Tucking in the garden for its long winter nap is all yin. Last week, as the first frost blustered in over our shoulders from the northwest, we pulled up tomato stakes and cages and rolled up hundreds of feet of irrigation hose. All around us, everything looked as it should—gray and brown, cold and clumpy, a dormant garden slumbering. It's work for the year is done. The exuberant yang of spring—the nurturance, the hope, the willpower of the tiny sets and seeds—is now five full moons ahead.
We had a great season, even though the bountiful stalks and runners of our tomatoes are now hollow skeletons. The green peppers finished strong, and the chickens feasted on their robust leaves for Thanksgiving. We harvested the sweet potatoes three weeks ago, just as the Farmer's Almanac instructed, so they could cure and be ready to accompany the cranberry sauce and green beans to the feast-day table. The local deer herd took a liking to the sweet potato vines and knocked down the fence a few times. All the garden fencing needs to be reclaimed—boring work that'll have to wait until the spring offers its annual energy boost and inspiration.
Spindly drapes of morning glory vines and spiderwebs loop between fence posts and old tomato towers. The beautiful plants have been coveted by various cultures for centuries—either serving in ancient rituals or coaxing the counter-culture in the '60s. Now I just try to throw arms full of seedpods over the coop, 20 feet away, without them popping open. At every dewy sunrise, the arcing cobwebs glisten, an eerie visual explanation of "nothing's happening here."

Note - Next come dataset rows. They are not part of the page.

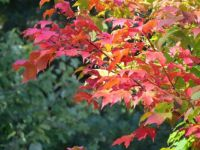The Fiery Reds of Autumn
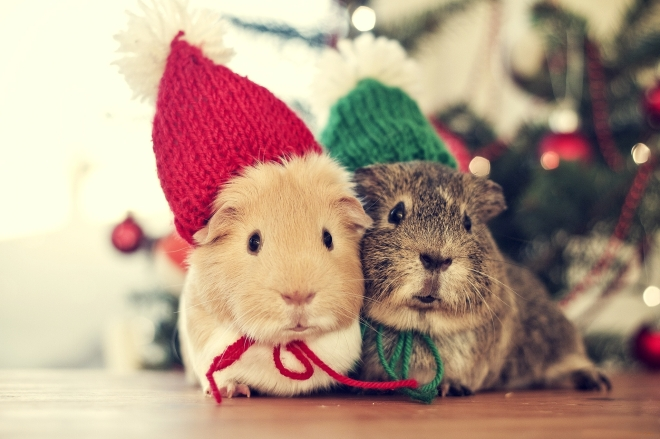 sweet-christmas-animals-cute-winter-cold-cozy-couple-holiday-mouse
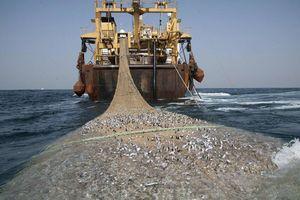 فیلم/ صید جالب ماهیگیران!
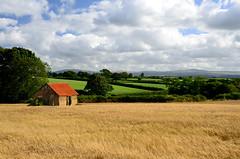 Red Barn Roof (jonshort58) Tags: uk roof red summer sky field barley sunshine clouds barn tin nikon view devon dartmoor d7000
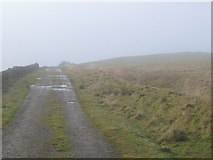 NY5775 : The track to Crossgreens near The Pike by Mike Quinn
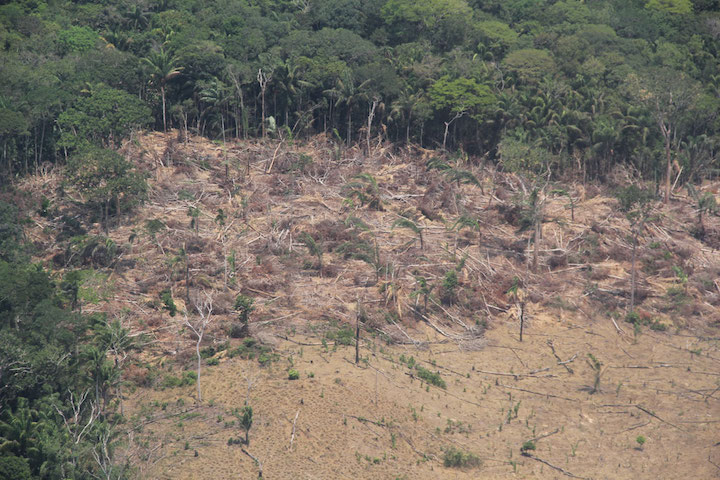 Guaviare Department, whose jungle connects the Amazon and the Orinoquía natural region, is one of the five departments in Colombia with the most deforestation. Photo courtesy of Semana Sostenible.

Pulling up the bigger weed root balls reveals errant white potatoes and ghost gourds, nature's original regifters. A lone asparagus bush looks as proud as a Christmas tree, complete with bright tiny green ornaments. Strands of red and orange plastic twine, leftovers from bales of pine straw, hang on a cedar pole. They're perfect for all kinds of rural repair missions.
Over the next few months, the winter garden landscape will absorb bushels of chicken compost and ashes from the wood stove. The industrious neighborhood squirrels will battle for the turf with our cats. Stay-at-home birds will continue to look for insects, seeds and grubs. We'll bring the turtles we rescue from the puppies here to roost.
Almost done now: The hoses are drained, the tomato cages stacked. The water is turned off at the well house. That pair of rusty lawn chairs on the south side will wait alone for brighter days. Muddy footprints lead everywhere. The dogs have enjoyed the outdoor company, especially intrigued by the tomato stakes and leaf bags. Time to broadcast a few pounds of crimson clover cover crop and close the garden gate.